Radio amateurs in Puerto Rico have been operating brisk and busy ad hoc health-and-welfare traffic nets on 7.175 and 14.270 MHz, as has the Salvation Army Team Emergency Network (SATERN) on 14.265 MHz. Gerry Hull, W1VE, reported that the net on 14.270 MHz has handled thousands of messages in the past week. Hull has also been active on the SATERN net. Today will mark Day 11 of the Hurricane Maria activation for SATERN, surpassing the 8-day SATERN operation for Hurricane Irma and making it the longest activation since Hurricane Katrina in 2005.

"Calls to family are very emotional," he told ARRL. "I am getting all kinds of calls day and night for people desperate to hear about family in Puerto Rico, but hams cannot provide inbound traffic." He directs them to the Red Cross website. "Lots of contesters are helping with their big stations," he said.

ARRL USVI Section Manager Fred Kleber, K9VV.

US Virgin Islands Section Manager Fred Kleber, K9VV, said the USVI are in much better shape than Puerto Rico. "They really got slammed hard," he said. Kleber said he still has antennas that were not destroyed by the storm and that he can hit Puerto Rico on 2 meters from his location. He also plans to deploy some 20 mesh wireless network nodes to provide connectivity between key USVI government locations. "We have used every trick in our comms bag of tricks to make stuff work," he said.

Kleber said pictures in the news and social media don't do justice to the wholesale devastation in parts of the Caribbean. In the USVI, he said, trees, power poles, transformers, and telephone lines were downed all over, and debris blocking roadways is making travel slow or altogther impossible. He and others have been staffing the emergency communications center 24/7.

The Caribbean Emergency and Weather Net (CEWN) on 7.188 and 3.815 MHz has focused its attention on the situation on Dominica.

"Truly I think that the regional agencies were not ready for a calamity of this magnitude," Kumar Persaud, J85K, one of the CEWN net controllers said last weekend. "The CEWN operators have ended up filling the communications gap for the agencies, without any prior briefing."

Some of the hurricane damage on Dominica. [Caribbean Disaster Emergency Management Agency photo]

The net has been dealing with a tremendous volume of traffic for Dominica and Puerto Rico, with a handful of stations handling emergency and priority communications for a million or more people.

ARRL Santa Barbara Section Technical Advisor Ben Kuo, AI6YR -- who has been keeping a close ear on the situation in the Caribbean -- said hams on St. Lucia and Dominica and from outside the region coordinated the landing of emergency relief vessels from Barbuda and advised rescue groups on logistics. Amateur Radio also has provided a path for government communication on Dominica, where conditions are starting to improve.

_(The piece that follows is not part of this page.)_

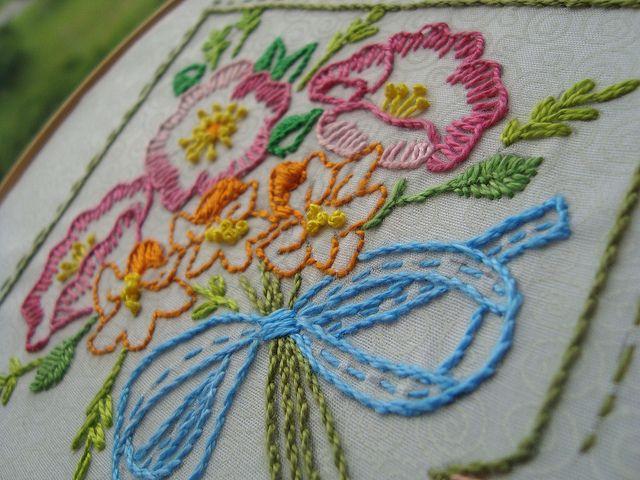 Quinta flower! Bordadinha! by Verachitta, via Flickr  Essa moça borda demais! Seus bordados são maravilhosos. Vale a pena conferir.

There's more information on the Amateur Radio response on the Hurricane Maria-Dominica Amateur Radio Communications (DARCI) Facebook page. National Public Radio (NPR) highlighted the role of Amateur Radio in the Dominica response in a September 21 story.

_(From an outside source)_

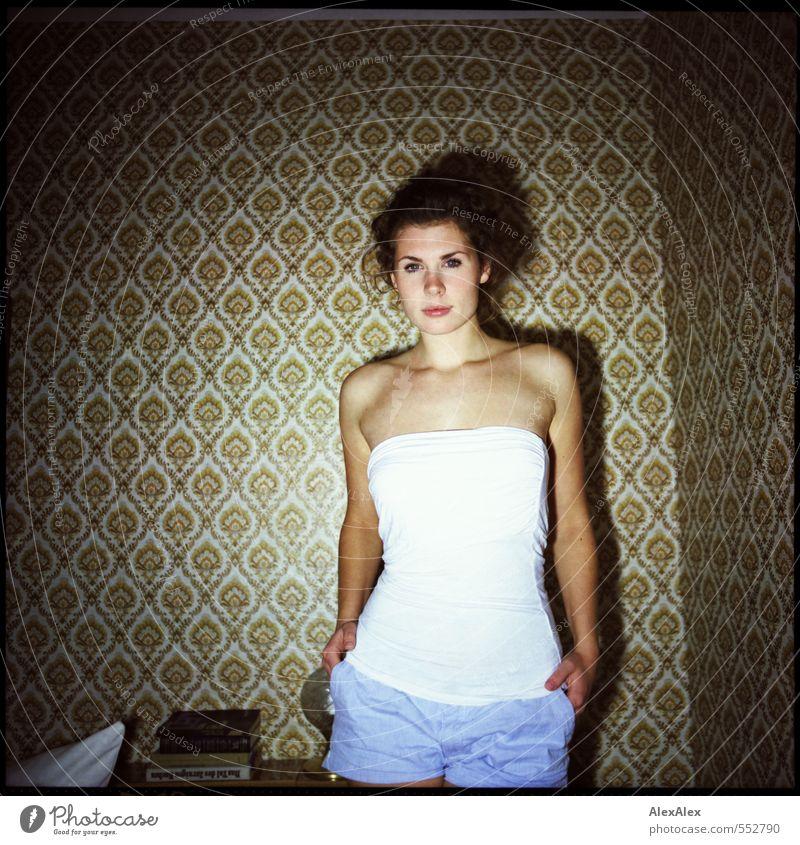 Je später der Abend, Jugendliche schön Junge Frau 18-30 Jahre Erwachsene Erotik ästhetisch Buch Kommunizieren beobachten Coolness retro einzigartig dünn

Amateur Radio Reports: Arecibo Observatory Dish Sustained Serious Damage from Maria

Articles on the National Geographic and websites last weekend cited Amateur Radio reports that Puerto Rico's Arecibo Observatory came through Hurricane Maria largely intact but "with some significant damage." Universities Space Research Association (USRA), which helps to operate the Observatory, said it learned via "short wave radio contact" that staff and family members sheltering at Arecibo are safe.

The famous Arecibo Observatory dish.

"The major structures, including the 300-meter telescope, are intact, though suffered some damage when the atmospheric radar line feed broke off, and falling debris from it punctured the dish in several places," USRA reported on its website. "Also, a separate 12-meter dish used as a phase reference for Very Long Baseline Interferometry was lost."

Observatory officials are still assessing the damage, but Jim Breakall, WA3FET, of Penn State University, told ARRL that the 96-foot line feed antenna at 430 MHz is "historically the key piece to the observatory." It's also the antenna that he and others have used for Amateur Radio moonbounce activities from Arecibo. The Observatory is home to KP4AO.

"To hear that this 10,000-pound key piece to the Observatory fell and hit the 1,000-meter dish is just a huge shock," Breakall said last Saturday. "This antenna was connected to the 2.5 million W 430-MHz radar transmitter that was a key to ionospheric experiments. It is a great loss for sure."

Angel Vazquez, WP3R, who manages radio telescope operations at the Observatory, was one of the only radio amateurs able to pass along any information; among those he contacted was Princeton University professor and Nobel Laureate Joe Taylor, K1JT. Vazquez was using a generator that, Breakall told ARRL, was not working very well. "Many others have heard about all of this and have come to help relay messages to loved ones and friends to let people know they are okay," Breakall added.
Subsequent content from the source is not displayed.